Super petrol will now retail at 144.62, diesel at 125.50 while kerosene will be 113.44.

According to EPRA, the prices are inclusive of the 8% Value Added Tax (VAT) in line with the provisions of the Finance Act 2018, the Tax Law (Amendment) Act 2020 and the revised rates for excise duty adjusted for inflation as per Legal Notice No.194 of 2020.

“The average landed cost of imported Super Petrol increased by 20.47% from US$676.40 per cubic metre in February 2022 to US$814.85 per cubic metre in March 2022; Diesel increased by 24.70% from US$677.31 per cubic metre to US$844.57 per cubic metre while Kerosene increased by 11.84% from US$619.57 per cubic metre to US$692.95 per cubic metre.” Noted EPRA.

For the last couple of weeks the country has been experiencing fuel crisis with motorists queuing for long for the commodity.

This even as Kenya Pipeline Company insists that the country is well stocked.

Acting Petroleum and Mining Cabinet Secretary Dr Monica Juma Thursday afternoon accused the oil marketers of economic sabotage despite addressing their concerns and evidence that there is sufficient stock of petroleum in the country to meet monthly demand.

According to the cabinet secretary, the state has already released Kshs. 49.2 billion to OMC to subsidize fuel prices.

“On assessment of this situation, of filled storage capacity at Kenya Pipeline Company and ships delayed to dock and discharge because the KPC capacity is filled to the brim and yet we witness queues and droves of Kenyans making night vigils to secure a gallon of fuel, can modestly be described as economic sabotage,” said the Dr Juma.

The ministry says some OMC were hoarding the fuel in a bid to cash in after the monthly fuel review by the Energy and Petroleum Regulatory Authority (EPRA).

She spelt out a raft of measures against OMCs saying, the Energy and Petroleum Regulatory Authority (EPRA) has issued show cause letters to those OMCs that failed to meet the required minimum operational stock levels and thus resulted in stock outs at their respective retail stations pursuant to the Energy (Minimum Operational Stock) Regulations of 2008.

“In view of the foregoing, I therefore confirm to the nation that the CEO of Rubis Kenya has left the country” said Juma.

Adding that: “That the Ministry of Petroleum & Mining has filled the requisite complains with the sector regulator, competition authority and the state security agencies led by the Directorate of Criminal Investigations (DCI) for all Oil Marketing Companies that have contravened the law by engaging in acts of economic sabotage.”

Further she noted that the government will go to the full hog to bring all persons and companies who are in breach of their licensing and operating guidelines to book.

Already, Rubis Energy Chief Executive Officer Jean-Christian Bergeron is said to be in trouble over the role of the oil company in the intermittent supply of fuel currently being experienced.

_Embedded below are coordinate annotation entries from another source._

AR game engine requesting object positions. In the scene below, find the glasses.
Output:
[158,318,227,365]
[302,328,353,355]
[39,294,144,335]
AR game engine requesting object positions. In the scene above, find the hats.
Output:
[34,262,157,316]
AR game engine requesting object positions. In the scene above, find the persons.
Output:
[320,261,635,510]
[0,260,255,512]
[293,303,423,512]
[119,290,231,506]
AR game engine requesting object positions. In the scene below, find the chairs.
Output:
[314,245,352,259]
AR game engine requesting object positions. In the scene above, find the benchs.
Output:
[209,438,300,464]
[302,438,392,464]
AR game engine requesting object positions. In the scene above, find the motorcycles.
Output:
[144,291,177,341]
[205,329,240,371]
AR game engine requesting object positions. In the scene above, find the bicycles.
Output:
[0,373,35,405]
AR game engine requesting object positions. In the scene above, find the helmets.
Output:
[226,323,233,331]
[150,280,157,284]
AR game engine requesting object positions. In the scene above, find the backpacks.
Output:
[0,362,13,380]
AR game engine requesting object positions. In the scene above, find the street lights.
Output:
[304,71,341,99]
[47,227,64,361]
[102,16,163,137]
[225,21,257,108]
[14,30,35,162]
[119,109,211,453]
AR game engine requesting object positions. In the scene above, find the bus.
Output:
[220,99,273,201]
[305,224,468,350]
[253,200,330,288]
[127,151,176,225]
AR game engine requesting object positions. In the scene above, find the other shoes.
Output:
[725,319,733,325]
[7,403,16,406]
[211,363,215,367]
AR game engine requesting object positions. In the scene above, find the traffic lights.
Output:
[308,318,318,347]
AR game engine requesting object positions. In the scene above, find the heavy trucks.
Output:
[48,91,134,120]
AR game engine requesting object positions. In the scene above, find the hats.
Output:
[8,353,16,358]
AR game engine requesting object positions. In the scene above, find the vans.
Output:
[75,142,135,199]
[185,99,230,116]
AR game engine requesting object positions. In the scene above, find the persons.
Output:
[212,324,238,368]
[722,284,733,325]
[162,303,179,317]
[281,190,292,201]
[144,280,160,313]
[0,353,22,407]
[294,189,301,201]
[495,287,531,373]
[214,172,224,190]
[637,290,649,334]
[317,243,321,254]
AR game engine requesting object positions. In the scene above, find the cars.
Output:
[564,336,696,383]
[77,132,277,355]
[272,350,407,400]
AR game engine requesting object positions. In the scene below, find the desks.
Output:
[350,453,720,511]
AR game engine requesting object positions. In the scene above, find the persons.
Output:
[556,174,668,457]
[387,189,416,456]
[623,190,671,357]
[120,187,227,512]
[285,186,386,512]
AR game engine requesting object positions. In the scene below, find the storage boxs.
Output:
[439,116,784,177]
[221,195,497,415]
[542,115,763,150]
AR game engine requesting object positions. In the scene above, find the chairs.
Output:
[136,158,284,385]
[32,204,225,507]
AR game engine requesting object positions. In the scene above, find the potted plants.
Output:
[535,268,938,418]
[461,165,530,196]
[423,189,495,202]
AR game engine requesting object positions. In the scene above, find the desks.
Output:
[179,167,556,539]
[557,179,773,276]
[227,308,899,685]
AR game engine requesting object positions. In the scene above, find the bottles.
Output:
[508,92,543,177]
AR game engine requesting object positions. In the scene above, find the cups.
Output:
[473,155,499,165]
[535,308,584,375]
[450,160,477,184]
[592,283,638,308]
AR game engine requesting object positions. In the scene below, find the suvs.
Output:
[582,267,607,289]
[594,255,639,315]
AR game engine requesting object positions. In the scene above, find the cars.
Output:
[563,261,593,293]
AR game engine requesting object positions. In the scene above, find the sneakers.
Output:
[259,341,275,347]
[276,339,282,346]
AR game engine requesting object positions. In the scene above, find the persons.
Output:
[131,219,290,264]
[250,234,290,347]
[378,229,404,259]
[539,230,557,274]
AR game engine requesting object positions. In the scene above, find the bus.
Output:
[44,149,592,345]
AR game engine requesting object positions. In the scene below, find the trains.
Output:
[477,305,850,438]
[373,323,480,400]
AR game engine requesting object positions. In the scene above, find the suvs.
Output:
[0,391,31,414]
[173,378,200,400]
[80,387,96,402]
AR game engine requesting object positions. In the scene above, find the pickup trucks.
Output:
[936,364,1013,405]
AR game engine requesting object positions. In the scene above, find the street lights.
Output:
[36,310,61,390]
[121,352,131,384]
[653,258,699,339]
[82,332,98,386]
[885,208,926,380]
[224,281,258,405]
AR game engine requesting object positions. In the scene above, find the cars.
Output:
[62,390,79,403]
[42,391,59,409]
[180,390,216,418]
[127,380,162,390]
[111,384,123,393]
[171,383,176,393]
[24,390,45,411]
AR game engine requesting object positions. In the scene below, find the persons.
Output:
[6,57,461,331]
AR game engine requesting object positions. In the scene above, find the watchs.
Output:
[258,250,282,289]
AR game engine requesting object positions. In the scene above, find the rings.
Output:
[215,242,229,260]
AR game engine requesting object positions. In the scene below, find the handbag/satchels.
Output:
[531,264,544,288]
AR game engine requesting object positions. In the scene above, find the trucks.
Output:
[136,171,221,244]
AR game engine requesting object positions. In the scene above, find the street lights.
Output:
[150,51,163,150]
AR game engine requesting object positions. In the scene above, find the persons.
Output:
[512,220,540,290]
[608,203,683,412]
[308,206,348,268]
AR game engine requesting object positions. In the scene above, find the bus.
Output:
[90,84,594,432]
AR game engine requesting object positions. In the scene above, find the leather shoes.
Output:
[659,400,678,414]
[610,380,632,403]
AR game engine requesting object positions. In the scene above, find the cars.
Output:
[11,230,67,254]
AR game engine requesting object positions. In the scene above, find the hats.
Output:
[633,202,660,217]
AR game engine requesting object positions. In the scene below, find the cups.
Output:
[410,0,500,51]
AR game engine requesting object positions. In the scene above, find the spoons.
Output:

The Government through the Kenya Pipeline Company reiterates that there are enough fuel stocks to meet the demand both for local and regional consumption.

“KPC’s current stock position in all their facilities …indicates that there are over 69 million litres of super petrol, more than 94 million litres of diesel, more than 13 million litres of kerosene and over 23 million litres of jet fuel available,” assured KPC Managing Director, Dr Macharia Irungu.

“Our global stock holding is adequate to serve the region, with more ships in Mombasa queued for discharge,” Dr Irungu added.

In the 2022/23 budget presented last week Thursday, the government spared fuel from the proposed 10% excise duty increase on unnamed commodities as the it explores ways to finance the record high Kshs. 3.31 trillion budget.

“In the Bill, I have also proposed to increase the specific rates of excise duty for a number of products by 10 per cent to generate additional revenue for the Government. Given the recent global increase in oil prices, I have excluded petroleum products from this increase,” said CS Yatani.